What was advertised in a colonial American newspaper 250 years ago today?
“J. BAILEY. Cutler. from Sheffield.”
In the early 1770s, cutlers in New York competed with each other not only for customers but also in producing elaborate images to accompany their advertisements in the city’s newspapers. It began in the spring of 1771 with Bailey and Youle, “Cutlers for Sheffield,” running an advertisement with a woodcut depicting more than a dozen items made and sold at their shop, enhancing their list of “surgeons instruments, … knives, razors, shears, and scissors.” Not long after, Richard Sause followed their lead with an advertisement featuring a woodcut depicting more than a dozen items available at his shop. Two items, a knife and a sword, had his name on them, suggesting that he marked his wares so consumers would recall who produced them and, if satisfied with the quality and durability, buy from him again. In that regard, Sause improved on the image distributed by Bailey and Youle, although his competitors may have also marked their cutlery even if the woodcut in the newspaper did not indicate that was the case.
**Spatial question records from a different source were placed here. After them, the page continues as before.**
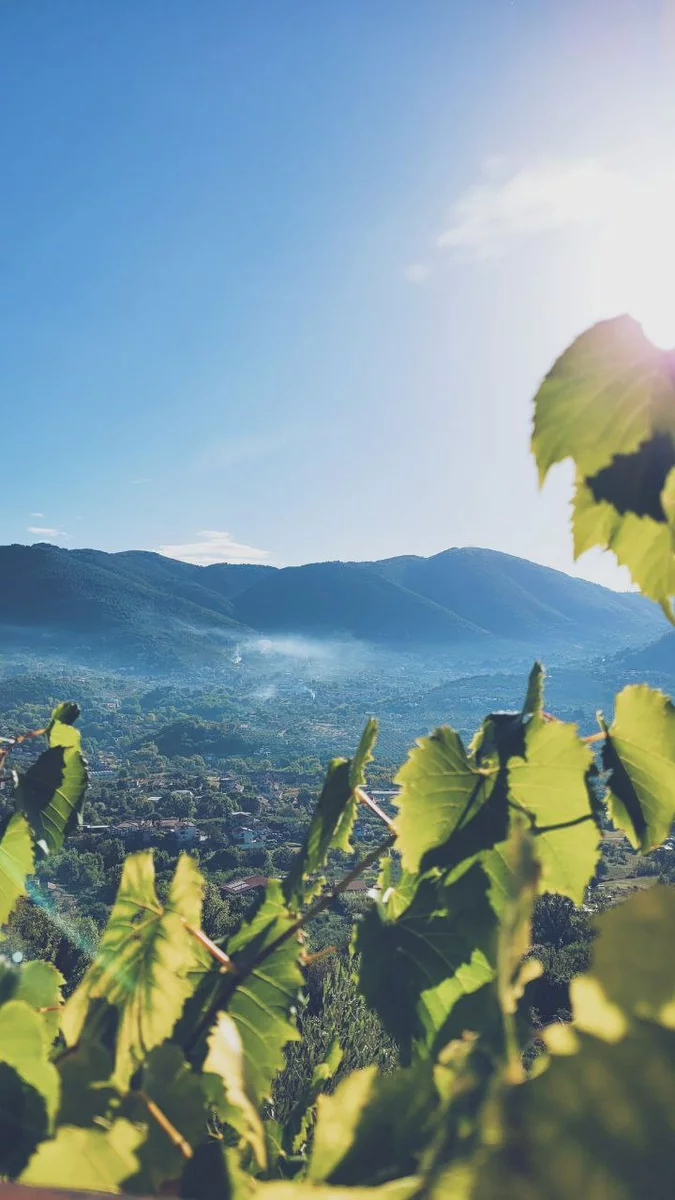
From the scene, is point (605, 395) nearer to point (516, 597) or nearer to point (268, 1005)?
point (268, 1005)

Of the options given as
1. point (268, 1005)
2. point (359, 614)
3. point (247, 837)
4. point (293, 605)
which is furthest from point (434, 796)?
point (293, 605)

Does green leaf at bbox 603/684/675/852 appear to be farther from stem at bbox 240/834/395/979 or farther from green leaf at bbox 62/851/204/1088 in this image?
green leaf at bbox 62/851/204/1088

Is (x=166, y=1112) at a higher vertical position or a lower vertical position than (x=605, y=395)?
lower

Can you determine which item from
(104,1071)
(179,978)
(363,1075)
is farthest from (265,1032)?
(363,1075)

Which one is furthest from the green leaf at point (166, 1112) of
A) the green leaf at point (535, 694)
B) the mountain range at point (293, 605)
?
the mountain range at point (293, 605)

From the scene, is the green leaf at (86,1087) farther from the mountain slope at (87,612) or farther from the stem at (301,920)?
the mountain slope at (87,612)

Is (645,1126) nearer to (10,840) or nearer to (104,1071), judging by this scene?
(104,1071)
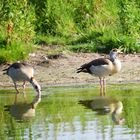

When Bailey and Youle dissolved their partnership a year later, Youle retained the woodcut and modified it to remove any reference to his former associate. Not long after Youle disseminated that image in the public prints, Lucas and Shephard, WHITESMITHS and CUTLERS, From BIRMINGHAM and SHEFFIELD,” published their own advertisement with a woodcut showcasing many of the items they made and sold. Bailey apparently considered that strategy effective for attracting customers (or at least not losing them to his competitors) because he devised his own woodcut that enclosed “J. BAILEY. Cutler. from Sheffield” and several cutlery items within a decorative border. The copy of his advertisement gave his location as “the Sign of the Cross Swords, the Corner House opposite the Merchant’s Coffee-House.” A pair of crossed swords appeared at the center of the woodcut. A second woodcut appeared at the end of the advertisement, under a nota bene that advised that Bailey “has now for sale fullers shears.” The cutler used the additional image to distinguish his notice from those of his competitors. All three advertisements ran in the July 27, 1772, edition of the New-York Gazette and Weekly Mercury (Bailey’s on the third page, Youle’s on the first page of the supplement, and Lucas and Shephard’s on the second page of the supplement). Given the prevalence of images in advertisements placed by his competitors, Bailey may have considered it imperative to get his own woodcut depicting his wares into circulation among consumers in New York.